L'animation fait sortir de sa chambre Adrien Choinière, 86 ans, assis dans un fauteuil roulant poussé par son épouse Marielle.

Chaque jour comme un cadeau
Atteint d'un cancer depuis huit ans, il est entré à la maison de soins palliatifs à la mi-août. Le vieil homme est souriant, parce qu'il n'a plus ces horribles douleurs qui l'empêchaient de dormir et le décourageaient de la vie. Maintenant que les médecins et infirmières ajustent précisément ses médicaments au jour le jour, il n'a plus mal. Il plaisante avec ses proches : « Dans deux semaines, je vais essayer de marcher. Je suis jeune encore! »
Écoutez le reportage de Myriam Fimbry diffusé le 4 octobre à l'émission Désautels le dimanche sur ICI Radio-Canada Première.
« Ça a été une belle vie. On ne peut pas demander mieux », se résigne son épouse de toujours, qui évoque leurs 62 ans de mariage et leurs sept enfants. L'aide médicale à mourir ne fait pas partie des plans. Chaque jour de plus qui passe est plutôt perçu comme un cadeau.
Je n'ai pas hâte de mourir, mais je suis prêt.

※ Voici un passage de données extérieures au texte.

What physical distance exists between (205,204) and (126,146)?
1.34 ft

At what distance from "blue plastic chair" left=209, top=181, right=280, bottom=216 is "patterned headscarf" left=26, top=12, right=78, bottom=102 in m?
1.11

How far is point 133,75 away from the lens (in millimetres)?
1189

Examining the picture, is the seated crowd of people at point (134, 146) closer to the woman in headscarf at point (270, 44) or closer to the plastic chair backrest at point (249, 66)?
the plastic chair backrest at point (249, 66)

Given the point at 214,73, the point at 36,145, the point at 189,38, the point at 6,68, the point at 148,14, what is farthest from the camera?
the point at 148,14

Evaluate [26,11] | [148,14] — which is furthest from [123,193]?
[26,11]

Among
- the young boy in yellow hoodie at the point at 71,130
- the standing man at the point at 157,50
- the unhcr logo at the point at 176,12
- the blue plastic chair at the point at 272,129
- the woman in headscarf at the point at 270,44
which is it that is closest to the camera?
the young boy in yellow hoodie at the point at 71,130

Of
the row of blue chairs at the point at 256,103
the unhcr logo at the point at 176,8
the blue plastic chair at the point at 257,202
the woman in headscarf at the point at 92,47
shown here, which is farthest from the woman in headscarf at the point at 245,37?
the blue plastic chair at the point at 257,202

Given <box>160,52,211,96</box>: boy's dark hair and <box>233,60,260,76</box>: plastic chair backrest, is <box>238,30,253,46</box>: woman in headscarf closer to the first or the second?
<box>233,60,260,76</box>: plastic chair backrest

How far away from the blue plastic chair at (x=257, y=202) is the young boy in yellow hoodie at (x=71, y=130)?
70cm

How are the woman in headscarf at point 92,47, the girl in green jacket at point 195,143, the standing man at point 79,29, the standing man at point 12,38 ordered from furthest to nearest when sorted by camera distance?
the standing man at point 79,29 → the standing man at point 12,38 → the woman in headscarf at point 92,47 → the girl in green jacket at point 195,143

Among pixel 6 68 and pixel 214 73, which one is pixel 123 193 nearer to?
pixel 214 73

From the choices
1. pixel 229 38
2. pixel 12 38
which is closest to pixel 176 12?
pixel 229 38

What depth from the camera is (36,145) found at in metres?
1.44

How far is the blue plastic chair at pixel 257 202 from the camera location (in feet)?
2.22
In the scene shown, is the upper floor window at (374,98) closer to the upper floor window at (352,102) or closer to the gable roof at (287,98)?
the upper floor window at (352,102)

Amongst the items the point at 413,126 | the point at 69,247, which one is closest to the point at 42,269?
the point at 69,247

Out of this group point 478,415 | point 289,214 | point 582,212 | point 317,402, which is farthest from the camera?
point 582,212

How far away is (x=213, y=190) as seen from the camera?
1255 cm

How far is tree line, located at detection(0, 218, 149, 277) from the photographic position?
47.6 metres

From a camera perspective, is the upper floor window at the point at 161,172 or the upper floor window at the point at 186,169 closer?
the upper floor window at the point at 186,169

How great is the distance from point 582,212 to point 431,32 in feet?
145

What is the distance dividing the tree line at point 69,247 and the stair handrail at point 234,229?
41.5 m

En soins palliatifs, les traitements ne visent pas la guérison, mais avant tout le confort, physique et psychologique. Les patients admis sur recommandation d'un médecin ont un pronostic de moins de deux mois. Le séjour peut être plus long. On a déjà vu un patient rester six mois au Diapason. D'autres, quelques heures seulement. Mais la moyenne est de 18 jours.
Les heures de visite sont illimitées pour les familles et l'atmosphère de la maison est propice aux confidences. Luc Choinière, l'un des fils du couple, a déjà dormi sur place. « Le cadre ici permet d'avoir la tranquillité, d'avoir des échanges. On a beaucoup parlé. » Il pense que ce serait plus difficile dans une ambiance d'hôpital. À l'évocation des conversations avec son père, sa voix s'étrangle. « Je m'aperçois qu'on a vécu tellement de choses ensemble. »
Avec empathie et discrétion, le personnel de soins et les bénévoles favorisent le plus possible ces moments précieux en famille. Ils s'adaptent au rythme du malade et de la famille avant tout.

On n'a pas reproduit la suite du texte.